What non-HOUSSE options can teachers use to demonstrate their subject matter competency?
Teachers beyond the first year of their first certification have different non-HOUSSE options, depending on their teaching assignments.
§ Elementary school teachers of core academic subjects -- defined as the teachers of record in pre-kindergarten (pre-K) through 6 common branch classes and in special education classes covering instructional content at the level of grades pre-K through 6 in any setting -- have only one non-HOUSSE option, examinations.
§ Middle and secondary school teachers of core academic subjects -- defined as core subject teachers in grades 7 through 12 and teachers of foreign languages, the arts and reading at all grade levels -- have five non-HOUSSE options for demonstrating their subject matter competency, including: (1) passing an appropriate exam in the subjects; (2) completing a college major in the subjects; (3) completing coursework equivalent to a major (30 semester hours) in the subjects; (4) having a graduate degree in the subjects; and (5) having a New York State permanent or professional certificate in the subjects.
Which teachers may want to use the HOUSSE?
Teachers may want to use the HOUSSE to be “highly qualified” to teach classes in core academic subjects if they:
§ are past their first year of teaching; and
§ have a bachelor’s or higher degree; and
§ are State certified for the classes they are teaching (except certain charter school teachers); and
§ are teaching a core academic subject; and
§ have not demonstrated their subject matter competency with any of the other options permitted by the NCLB.

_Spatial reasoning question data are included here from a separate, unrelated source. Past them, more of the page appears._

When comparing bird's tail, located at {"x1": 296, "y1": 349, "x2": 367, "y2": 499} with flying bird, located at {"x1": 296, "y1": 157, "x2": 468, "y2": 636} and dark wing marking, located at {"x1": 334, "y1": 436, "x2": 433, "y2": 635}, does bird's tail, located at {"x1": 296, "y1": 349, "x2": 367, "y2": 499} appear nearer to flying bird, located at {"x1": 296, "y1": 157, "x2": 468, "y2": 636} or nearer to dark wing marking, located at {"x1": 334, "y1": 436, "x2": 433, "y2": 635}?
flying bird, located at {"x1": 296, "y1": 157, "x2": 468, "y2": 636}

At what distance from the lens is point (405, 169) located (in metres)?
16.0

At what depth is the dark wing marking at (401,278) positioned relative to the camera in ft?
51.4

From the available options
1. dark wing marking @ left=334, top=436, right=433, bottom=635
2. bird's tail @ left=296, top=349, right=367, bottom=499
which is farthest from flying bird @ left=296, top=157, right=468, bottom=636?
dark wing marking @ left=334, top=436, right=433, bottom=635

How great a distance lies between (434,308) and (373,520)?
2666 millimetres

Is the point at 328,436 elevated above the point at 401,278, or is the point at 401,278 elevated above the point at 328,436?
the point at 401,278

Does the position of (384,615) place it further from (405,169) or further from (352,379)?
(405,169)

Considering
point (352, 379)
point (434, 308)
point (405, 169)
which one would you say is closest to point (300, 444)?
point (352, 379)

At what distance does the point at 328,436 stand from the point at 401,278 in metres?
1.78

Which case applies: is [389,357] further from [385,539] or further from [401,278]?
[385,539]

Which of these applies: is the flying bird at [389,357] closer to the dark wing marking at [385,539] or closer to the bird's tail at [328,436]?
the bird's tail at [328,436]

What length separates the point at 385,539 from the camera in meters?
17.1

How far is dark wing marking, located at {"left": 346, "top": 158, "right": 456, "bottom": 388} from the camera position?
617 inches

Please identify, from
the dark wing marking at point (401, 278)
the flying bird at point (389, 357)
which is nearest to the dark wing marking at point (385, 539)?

Teachers who may meet the above criteria include, but are not limited to:
§ teachers with common branch or special education certificates issued before examinations were required for certification in 1984 and who teach common branch classes or other classes with instructional content at the level of grades pre-K through 6;
§ teachers with certificates for grades 7 through 12 and extensions to teach specific subjects at the elementary level;
§ teachers of core academic subjects in grades 7 and above who have common branch certificates or special education certificates;
§ teachers in alternative education programs;
§ teachers of Career and Technical Education (CTE) classes who have a bachelor’s degree, who are teaching classes that can be used for credit in a core academic subject and who are certified as CTE teachers rather than in the core academic subjects they are teaching;
§ teachers doing “incidental teaching” in core academic subjects.

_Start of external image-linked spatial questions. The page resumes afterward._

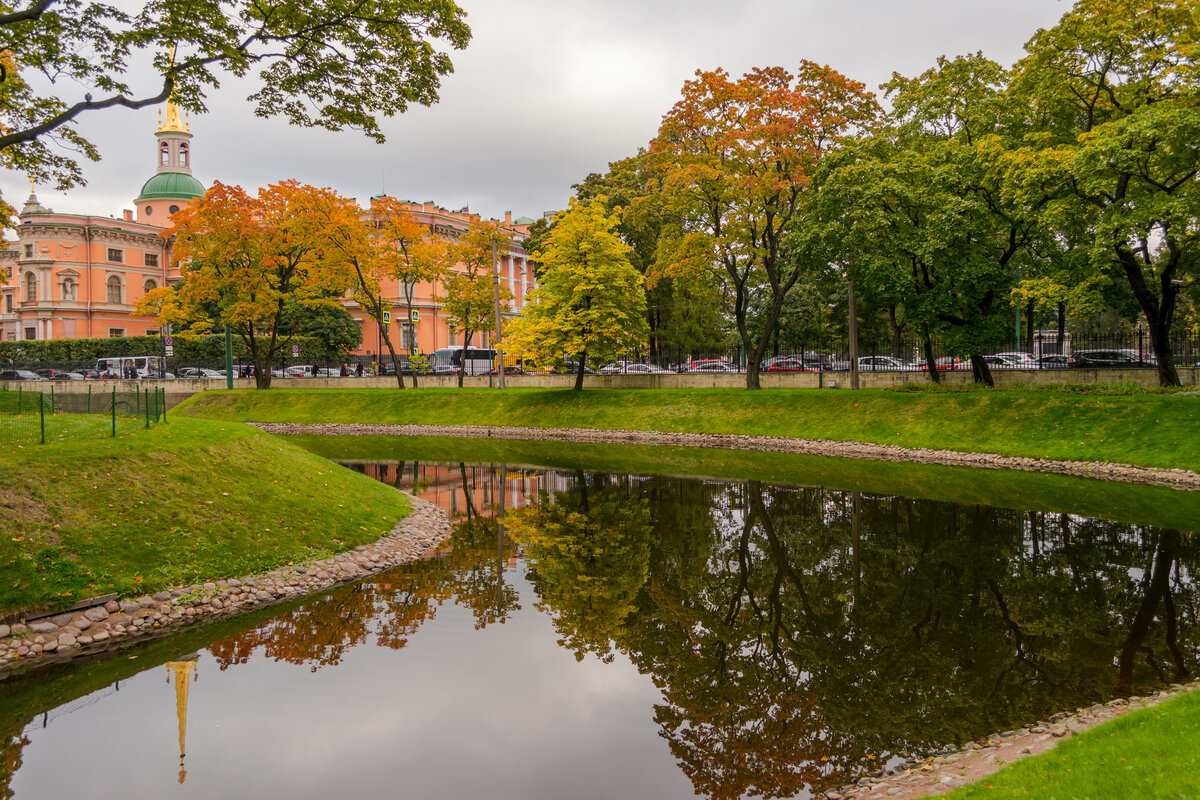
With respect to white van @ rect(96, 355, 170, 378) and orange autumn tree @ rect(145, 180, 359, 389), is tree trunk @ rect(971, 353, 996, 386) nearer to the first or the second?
orange autumn tree @ rect(145, 180, 359, 389)

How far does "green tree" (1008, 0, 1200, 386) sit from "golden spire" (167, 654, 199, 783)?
2506cm

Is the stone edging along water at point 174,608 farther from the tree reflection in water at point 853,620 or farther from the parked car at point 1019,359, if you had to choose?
the parked car at point 1019,359

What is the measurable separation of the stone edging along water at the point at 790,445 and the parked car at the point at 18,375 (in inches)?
1035

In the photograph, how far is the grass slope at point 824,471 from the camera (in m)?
17.4

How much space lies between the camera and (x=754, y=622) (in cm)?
1081

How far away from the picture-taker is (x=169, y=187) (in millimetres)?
78938

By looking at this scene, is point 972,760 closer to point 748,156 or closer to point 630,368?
point 748,156

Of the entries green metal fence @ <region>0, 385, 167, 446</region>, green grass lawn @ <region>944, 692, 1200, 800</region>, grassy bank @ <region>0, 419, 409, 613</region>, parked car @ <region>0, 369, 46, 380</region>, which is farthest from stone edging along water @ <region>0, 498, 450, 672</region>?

NOTE ON SPECIAL EDUCATION TEACHERS:Some special education teachers are not subject to the NCLB’s requirements. Special education teachers who do not directly instruct students in any core academic subject or who provide only consultation to “highly qualified” teachers need not be “highly qualified” in core academic subjects. Indirect consultant services include adapting curricula, using behavioral supports and interventions, and selecting appropriate accommodations.